Claude Opus 4.8 Beats GPT 5.5 On GDPval-AA Benchmark For Real World Tasks

Claude Opus 4.8 appears to be a fairly strong model, at least based on initial evaluations. Anthropic’s latest flagship has debuted at the top of the GDPval-AA leaderboard — a benchmark that measures agentic performance on real-world work tasks using web and shell access — with an Elo score of 1890, pulling 121 points clear of GPT-5.5 in second place.

A Clear Margin At The Top

The GDPval-AA benchmark, developed by Artificial Analysis using its open-source Stirrup harness, is designed to simulate the kind of economically valuable tasks that enterprise deployments actually face. Opus 4.8’s score of 1890 at its ‘max’ effort setting represents a +137-point improvement over its predecessor, Opus 4.7, and translates to an implied win rate of approximately 67% in head-to-head comparisons against GPT-5.5 xhigh. That is a meaningful lead, not a rounding error.

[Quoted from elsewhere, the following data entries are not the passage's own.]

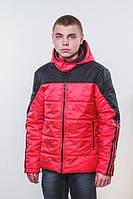 Чоловіча весняна куртка на синтепоні.Розміри 44-60, фото 1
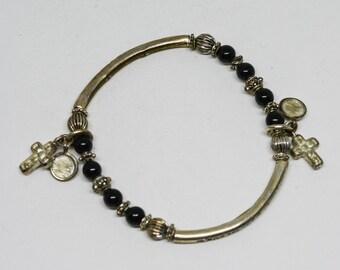 Lovely charm stretchable bracelet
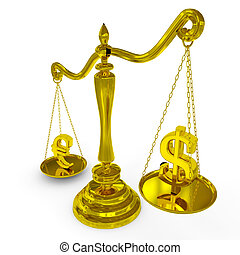 Dollar and euro signs on a scales.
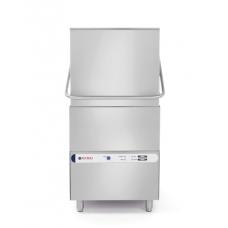 Купольная посудомоечная машина 50x50 HENDI 230312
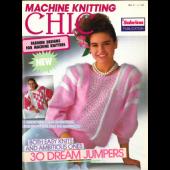 Machine Knitting Chic Magazine Issue 02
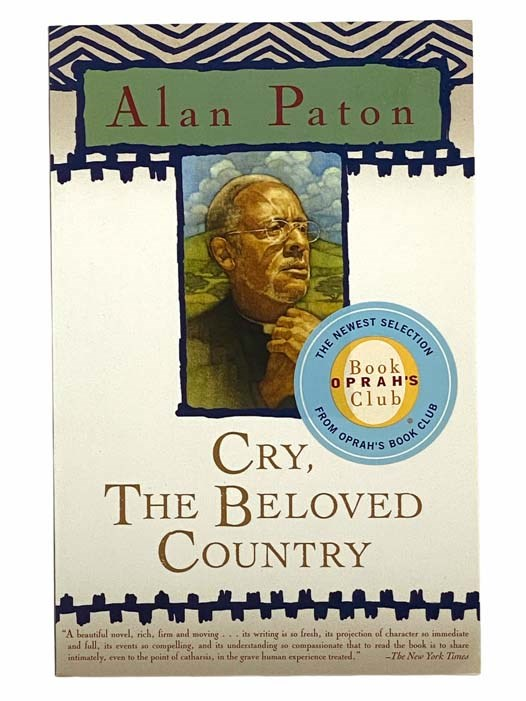 Image for Cry, the Beloved Country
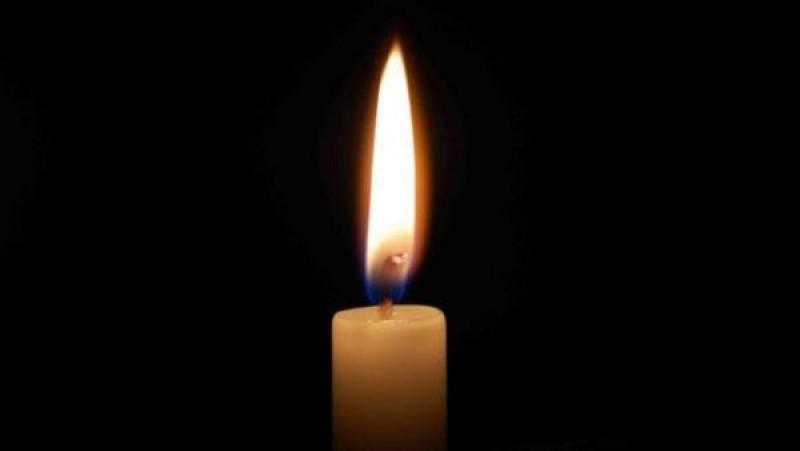 Mesaj de condoleanțe: Organizația PNL Botoșani este alături de Mirela Saucă, în momente de grea încercare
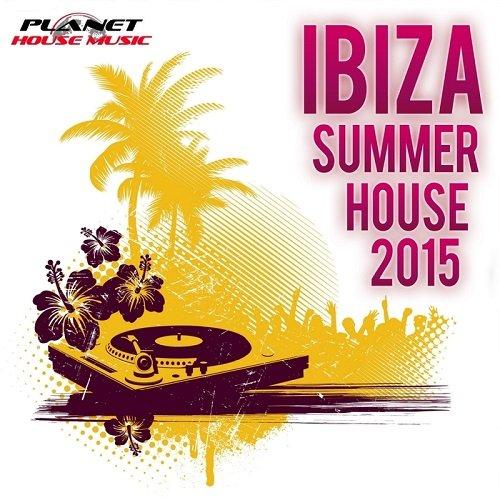VA - Ibiza Summer House (2015)
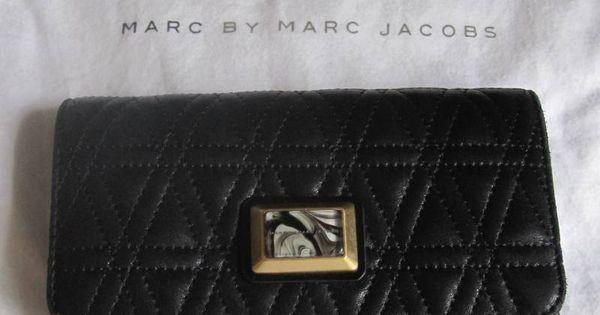 Myydään Marc Jacobs Laukku : Marc by jacobs lompakko purse
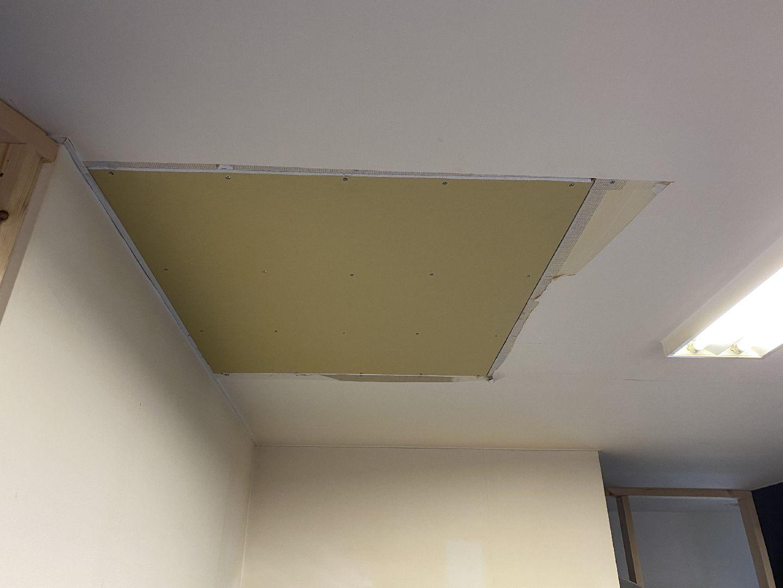 新しい天井板(ボード)の取付 リフォーム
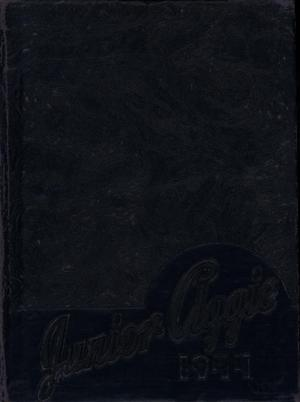 The Junior Aggie, Yearbook of North Texas Agricultural College, 1944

GPT-5.5 had itself arrived with fanfare. When OpenAI launched it in April, it led on GDPval-AA with an Elo of 1769, roughly 30 points ahead of Opus 4.7. Opus 4.8 has reversed that decisively.

More Capable, But Still Turn-Heavy

The efficiency story is mixed. Opus 4.8 reaches its higher score in 15% fewer turns per task and with 35% fewer output tokens than Opus 4.7 — a significant internal improvement. But it still uses approximately 30% more turns than GPT-5.5 to complete the same tasks. On a scatter plot of score versus average turns per task, Opus 4.8 sits outside the “most attractive quadrant” — the upper-left zone where high Elo meets low turn count — while GPT-5.5 sits closer to that ideal. For cost-sensitive enterprise deployments, that gap is worth watching.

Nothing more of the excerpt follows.